🎉 🎉 RAPIDMINER 9.10 IS OUT!!! 🎉🎉

Download the latest version helping analytics teams accelerate time-to-value for streaming and IIOT use cases.

CLICK HERE TO DOWNLOAD

"Generalized Hebbian Algorithm (GHA)"

s-a-s-hs-a-s-h Member Posts: 4 Contributor I
edited May 2019 in Help
Hello,

my setup is the ExampleSetGenerator (ESG) and the GHA. The ESG generates number of examples=30 with 500 attributes. As long as I take the standard parameters for the GHA everything works fine, the only problem is the text output of the PCs, which takes relatively long. My first question is, if this output can be disabled ?

When I change number_of_component of the GHA from -1 to 10 the error message "Process failed ! The setup does not seem to contain any obvious errors, but you should check the log messages or activate the debug mode in the settings dialog in order to get more information about this problem" appears. The log screen shows: "ArrayIndexOutOfBoundsException occured in 1st application of GHA (GHA)".

No matter, which settings I change, I always get the same error message. Does anybody of you have advice ?

Thank you,
Sascha
Tagged:

Answers

  • landland RapidMiner Certified Analyst, RapidMiner Certified Expert, Member Posts: 2,531   Unicorn
    Hi Sascha,
    you could use the PCA instead, this will work up to 6000 Attributes if your RAM is large enough.
    Of course this is only a temporal solution until we have fixed the bug.

    Greetings,
      Sebastian
  • s-a-s-hs-a-s-h Member Posts: 4 Contributor I
    Hello Sebastian,

    thanks for your answer.

    How long do you think it will take to fix the bug ?

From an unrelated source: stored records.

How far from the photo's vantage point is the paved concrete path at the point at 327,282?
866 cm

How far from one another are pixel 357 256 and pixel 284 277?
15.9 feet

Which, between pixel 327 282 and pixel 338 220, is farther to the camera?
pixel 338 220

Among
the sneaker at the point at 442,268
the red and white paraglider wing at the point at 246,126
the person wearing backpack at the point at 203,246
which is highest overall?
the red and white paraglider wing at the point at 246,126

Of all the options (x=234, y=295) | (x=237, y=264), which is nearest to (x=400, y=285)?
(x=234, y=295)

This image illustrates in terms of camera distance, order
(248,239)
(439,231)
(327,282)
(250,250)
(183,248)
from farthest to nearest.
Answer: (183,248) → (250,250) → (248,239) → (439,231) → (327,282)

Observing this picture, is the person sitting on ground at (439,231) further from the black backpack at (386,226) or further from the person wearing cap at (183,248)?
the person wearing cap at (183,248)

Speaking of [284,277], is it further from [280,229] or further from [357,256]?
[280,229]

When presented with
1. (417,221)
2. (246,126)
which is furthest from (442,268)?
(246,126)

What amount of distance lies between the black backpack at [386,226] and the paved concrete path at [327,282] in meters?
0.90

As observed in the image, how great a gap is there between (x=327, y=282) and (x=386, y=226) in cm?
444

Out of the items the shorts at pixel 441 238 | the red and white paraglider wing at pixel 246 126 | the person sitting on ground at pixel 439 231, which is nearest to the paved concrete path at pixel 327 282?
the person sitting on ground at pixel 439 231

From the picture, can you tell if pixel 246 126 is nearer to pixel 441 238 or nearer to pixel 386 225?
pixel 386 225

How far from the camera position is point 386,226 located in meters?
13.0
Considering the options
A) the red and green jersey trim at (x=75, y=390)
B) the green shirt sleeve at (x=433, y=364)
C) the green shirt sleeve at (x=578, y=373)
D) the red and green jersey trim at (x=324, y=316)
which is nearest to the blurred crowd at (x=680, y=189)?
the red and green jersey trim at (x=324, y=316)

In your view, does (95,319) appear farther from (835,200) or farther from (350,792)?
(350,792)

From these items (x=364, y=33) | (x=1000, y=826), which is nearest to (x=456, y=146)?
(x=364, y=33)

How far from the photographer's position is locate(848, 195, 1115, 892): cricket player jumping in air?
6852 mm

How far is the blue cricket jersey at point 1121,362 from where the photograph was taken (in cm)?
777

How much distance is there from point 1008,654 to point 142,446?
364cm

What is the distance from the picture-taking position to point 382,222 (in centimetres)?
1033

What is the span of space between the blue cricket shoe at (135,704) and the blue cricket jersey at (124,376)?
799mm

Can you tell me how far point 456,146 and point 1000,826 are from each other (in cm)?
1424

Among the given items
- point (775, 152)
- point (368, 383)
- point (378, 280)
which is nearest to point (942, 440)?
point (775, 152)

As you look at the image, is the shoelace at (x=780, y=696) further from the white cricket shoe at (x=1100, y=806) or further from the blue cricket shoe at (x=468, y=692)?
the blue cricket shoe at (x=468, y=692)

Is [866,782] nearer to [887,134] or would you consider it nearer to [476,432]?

    For how many attributes do you think the GHA will work ? - For an almost unlimited number ? - Will it work i.e. for 100.000 attributes with the restriction only to calculate the first 100 PCs ?

    How long do you think these calculations will take on a standard double-processor machine with 2 GHz ? - I know that you can not give me an exact answer, but can you estimate if it will take the time of a coffee break or the time for an extensive lunch or the whole afternoon or more than a day ? - I assume that also the desired accuracy will play a big part.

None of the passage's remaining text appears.